According to the passage on photographing prisoners, on what date did the Home Secretary authorize the creation of a detective department?

● GIVEN TEXT:
□ □ □ □

3. From the museum at the Metropolitan Police Heritage Centre UK:
"From 1862, copies of photographs of criminals taken by prison governors were sent to Scotland yard, and formed a "Rogues Gallery". In 1864 the first murder on the railway occurred when a bank clerk named Briggs was killed. The suspect Muller escaped the country by sailing boat, but was eventually caught by detectives on a steamship. On 20th June 1869 the Home Secretary gave authority for the creation of a detective department. The tipstaves issued to plain clothes officers from 1867 were re-issued in 1870 engraved "Metropolitan Police officer in plain clothes".

4. Australian collections.



Extant examples of Thomas J. Nevin’s photographs taken in the 1870s of Tasmanian prisoners – or “convicts”, the archaic term used in Tasmanian tourism discourse up to the present – number more than 300 in Australian public collections. Thomas J. Nevin was a government contractor for the Lands and Survey from 1868, commissioned by his family solicitor, Attorney-General W.R. Giblin, who extended the contract to photograph prisoners for the colonial administration of Tasmania in early 1872, less than a year after the government of NSW authorised the Inspector of Prisons, Harold McLean, to commence the photographing of all prisoners convicted in the NSW Superior Courts. The colony of New South Wales had already introduced the practice of photographing prisoners twice, firstly on entry to prison and secondly near the end of their term of incarceration by January 1872 when this report was published in the Sydney Morning Herald. The purpose of the visit to the Port Arthur prison by Sir John O'Shanassy, former Premier of Victoria, and Howard Spensley, Solicitor-General of Victoria with photographer Thomas Nevin and the Tasmanian Attorney-General the Hon. W. R. Giblin on 1st February 1872 in the company of visiting British author Anthony Trollope, was to establish a similar system for processing prisoners through the central Municipal Police Office, Hobart Town Hall on their relocation from the dilapidated and dysfunctional Port Arthur prison to the Hobart Gaol in Campbell St. The few remaining prisoners at Port Arthur were returned to Hobart from mid-1873 to early 1874. Some were photographed by Nevin at Port Arthur, but the majority were photographed by Nevin on arrival in Hobart.

□ □ □ □

Questions on scene geometry:
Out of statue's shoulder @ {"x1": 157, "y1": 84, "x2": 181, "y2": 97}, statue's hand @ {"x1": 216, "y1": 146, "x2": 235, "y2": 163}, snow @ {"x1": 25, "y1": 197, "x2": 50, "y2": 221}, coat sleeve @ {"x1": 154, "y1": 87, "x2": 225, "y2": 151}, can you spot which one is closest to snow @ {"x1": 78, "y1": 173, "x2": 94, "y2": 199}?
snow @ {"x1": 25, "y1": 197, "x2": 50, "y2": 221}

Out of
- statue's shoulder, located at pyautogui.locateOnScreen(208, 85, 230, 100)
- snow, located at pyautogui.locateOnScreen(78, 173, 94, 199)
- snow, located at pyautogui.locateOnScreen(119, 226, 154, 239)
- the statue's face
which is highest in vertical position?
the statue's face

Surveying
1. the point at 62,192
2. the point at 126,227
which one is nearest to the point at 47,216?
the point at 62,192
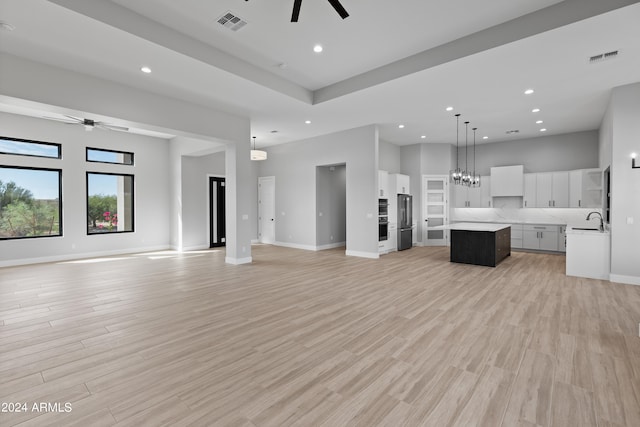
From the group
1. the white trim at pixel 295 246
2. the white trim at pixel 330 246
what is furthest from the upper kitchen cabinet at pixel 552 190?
the white trim at pixel 295 246

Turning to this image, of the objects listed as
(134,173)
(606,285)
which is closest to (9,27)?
(134,173)

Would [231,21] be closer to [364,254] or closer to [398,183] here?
[364,254]

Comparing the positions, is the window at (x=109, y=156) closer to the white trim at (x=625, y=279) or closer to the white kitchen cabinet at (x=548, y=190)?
the white trim at (x=625, y=279)

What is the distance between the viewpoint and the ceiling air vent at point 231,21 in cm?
368

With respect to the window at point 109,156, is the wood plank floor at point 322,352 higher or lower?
lower

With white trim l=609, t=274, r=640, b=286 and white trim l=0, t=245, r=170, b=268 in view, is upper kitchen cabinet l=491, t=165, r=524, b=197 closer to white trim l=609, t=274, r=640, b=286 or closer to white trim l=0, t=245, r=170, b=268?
white trim l=609, t=274, r=640, b=286

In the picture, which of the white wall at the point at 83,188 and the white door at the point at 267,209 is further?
the white door at the point at 267,209

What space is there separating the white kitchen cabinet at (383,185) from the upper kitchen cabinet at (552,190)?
14.5 ft

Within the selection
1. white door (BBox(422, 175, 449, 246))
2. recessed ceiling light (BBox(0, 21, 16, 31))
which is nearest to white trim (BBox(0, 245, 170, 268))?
recessed ceiling light (BBox(0, 21, 16, 31))

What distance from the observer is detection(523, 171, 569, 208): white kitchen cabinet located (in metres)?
8.20

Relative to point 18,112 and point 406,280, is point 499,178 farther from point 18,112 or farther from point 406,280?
point 18,112

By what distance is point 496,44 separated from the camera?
3836mm

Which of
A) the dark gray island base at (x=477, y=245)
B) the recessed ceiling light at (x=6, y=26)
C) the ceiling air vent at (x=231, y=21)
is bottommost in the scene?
the dark gray island base at (x=477, y=245)

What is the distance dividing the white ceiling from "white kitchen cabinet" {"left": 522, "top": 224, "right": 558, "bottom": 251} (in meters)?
3.29
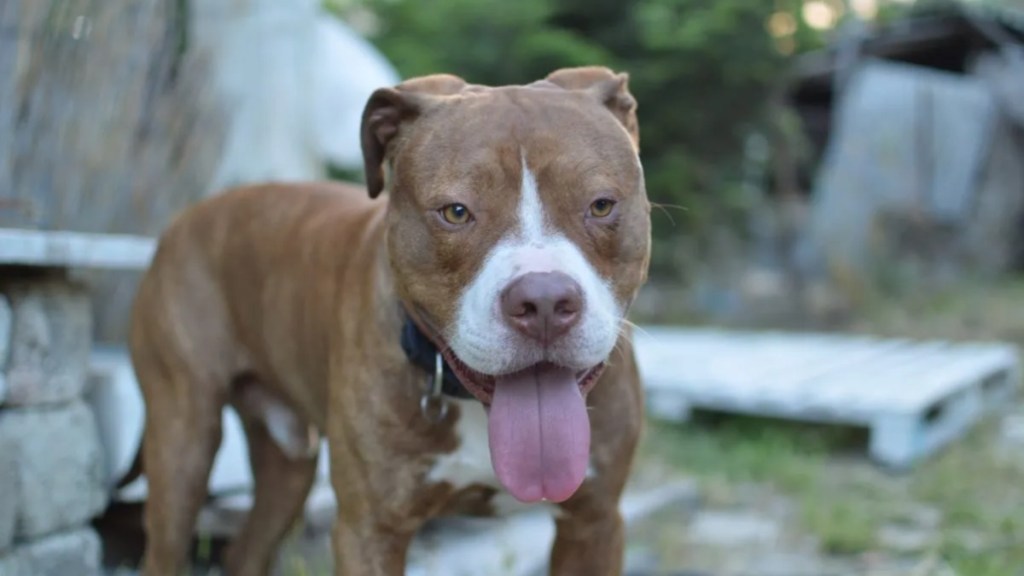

□ □ □ □

● WRITTEN ANSWER: 20th June 1869